San Lorenzo's most representative historic landmark is "Justo Rufino Barrios" hacienda, birthplace of general Barrios and named National Heritage by the government.

==Climate==

San Lorenzo has temperate climate (Köppen: Cwb).

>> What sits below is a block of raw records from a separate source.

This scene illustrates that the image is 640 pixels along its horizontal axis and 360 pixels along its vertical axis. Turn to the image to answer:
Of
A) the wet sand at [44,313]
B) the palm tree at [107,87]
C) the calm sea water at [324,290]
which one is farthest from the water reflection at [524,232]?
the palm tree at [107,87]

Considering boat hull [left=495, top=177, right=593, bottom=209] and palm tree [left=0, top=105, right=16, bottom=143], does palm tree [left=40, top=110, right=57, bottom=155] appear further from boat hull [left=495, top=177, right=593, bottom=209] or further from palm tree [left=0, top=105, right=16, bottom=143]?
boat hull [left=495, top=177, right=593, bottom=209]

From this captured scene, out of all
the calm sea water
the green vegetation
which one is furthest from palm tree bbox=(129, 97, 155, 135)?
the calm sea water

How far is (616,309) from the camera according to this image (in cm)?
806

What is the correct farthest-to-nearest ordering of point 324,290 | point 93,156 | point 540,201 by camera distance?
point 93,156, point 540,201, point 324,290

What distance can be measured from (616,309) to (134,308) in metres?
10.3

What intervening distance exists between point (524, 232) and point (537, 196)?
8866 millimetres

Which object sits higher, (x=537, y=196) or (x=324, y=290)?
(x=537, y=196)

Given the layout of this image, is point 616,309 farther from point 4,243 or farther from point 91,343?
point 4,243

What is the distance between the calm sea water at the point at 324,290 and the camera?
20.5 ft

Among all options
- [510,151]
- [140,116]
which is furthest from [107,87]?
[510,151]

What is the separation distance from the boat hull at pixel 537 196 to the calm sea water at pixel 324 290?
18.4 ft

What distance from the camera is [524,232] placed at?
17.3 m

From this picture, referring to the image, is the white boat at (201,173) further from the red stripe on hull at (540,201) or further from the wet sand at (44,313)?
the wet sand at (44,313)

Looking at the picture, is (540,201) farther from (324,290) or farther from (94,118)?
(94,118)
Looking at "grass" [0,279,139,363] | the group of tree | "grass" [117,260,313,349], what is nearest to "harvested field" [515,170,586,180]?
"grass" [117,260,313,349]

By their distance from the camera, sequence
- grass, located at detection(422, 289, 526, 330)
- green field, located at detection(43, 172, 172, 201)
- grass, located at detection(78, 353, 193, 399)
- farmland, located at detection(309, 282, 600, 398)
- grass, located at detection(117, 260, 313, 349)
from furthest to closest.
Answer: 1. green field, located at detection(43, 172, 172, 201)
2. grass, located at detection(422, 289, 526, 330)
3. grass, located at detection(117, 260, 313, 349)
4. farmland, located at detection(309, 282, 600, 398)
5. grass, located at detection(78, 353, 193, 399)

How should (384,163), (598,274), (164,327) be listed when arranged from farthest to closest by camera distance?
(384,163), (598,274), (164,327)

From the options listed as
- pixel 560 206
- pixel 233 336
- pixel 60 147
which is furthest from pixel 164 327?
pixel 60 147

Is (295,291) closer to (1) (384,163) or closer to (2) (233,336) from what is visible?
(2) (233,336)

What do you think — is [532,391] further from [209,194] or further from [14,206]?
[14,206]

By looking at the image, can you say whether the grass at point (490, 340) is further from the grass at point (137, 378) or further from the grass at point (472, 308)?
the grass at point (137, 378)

Climate data for San Lorenzo
| Month | Jan | Feb | Mar | Apr | May | Jun | Jul | Aug | Sep | Oct | Nov | Dec | Year |
| Mean daily maximum °C (°F) | 17.2 (63.0) | 17.6 (63.7) | 19.1 (66.4) | 19.8 (67.6) | 19.4 (66.9) | 18.5 (65.3) | 18.4 (65.1) | 18.9 (66.0) | 18.3 (64.9) | 17.7 (63.9) | 17.8 (64.0) | 17.5 (63.5) | 18.4 (65.0) |
| Daily mean °C (°F) | 9.8 (49.6) | 10.0 (50.0) | 11.4 (52.5) | 12.7 (54.9) | 13.7 (56.7) | 13.6 (56.5) | 13.4 (56.1) | 13.3 (55.9) | 13.4 (56.1) | 12.7 (54.9) | 11.5 (52.7) | 10.7 (51.3) | 12.2 (53.9) |
| Mean daily minimum °C (°F) | 2.4 (36.3) | 2.5 (36.5) | 3.8 (38.8) | 5.7 (42.3) | 8.0 (46.4) | 8.7 (47.7) | 8.5 (47.3) | 7.7 (45.9) | 8.5 (47.3) | 7.7 (45.9) | 5.2 (41.4) | 4.0 (39.2) | 6.1 (42.9) |
| Average precipitation mm (inches) | 5 (0.2) | 6 (0.2) | 19 (0.7) | 58 (2.3) | 179 (7.0) | 248 (9.8) | 176 (6.9) | 207 (8.1) | 262 (10.3) | 174 (6.9) | 26 (1.0) | 10 (0.4) | 1,370 (53.8) |
Source: Climate-Data.org

==Geographic location==

San Lorenzo has an area of 25 km2, which makes it one of the smallest municipalities of both San Marcos Department and Guatemala. It is located 23 km West of San Marcos, the department capital, and is surrounded by San Marcos municipalities.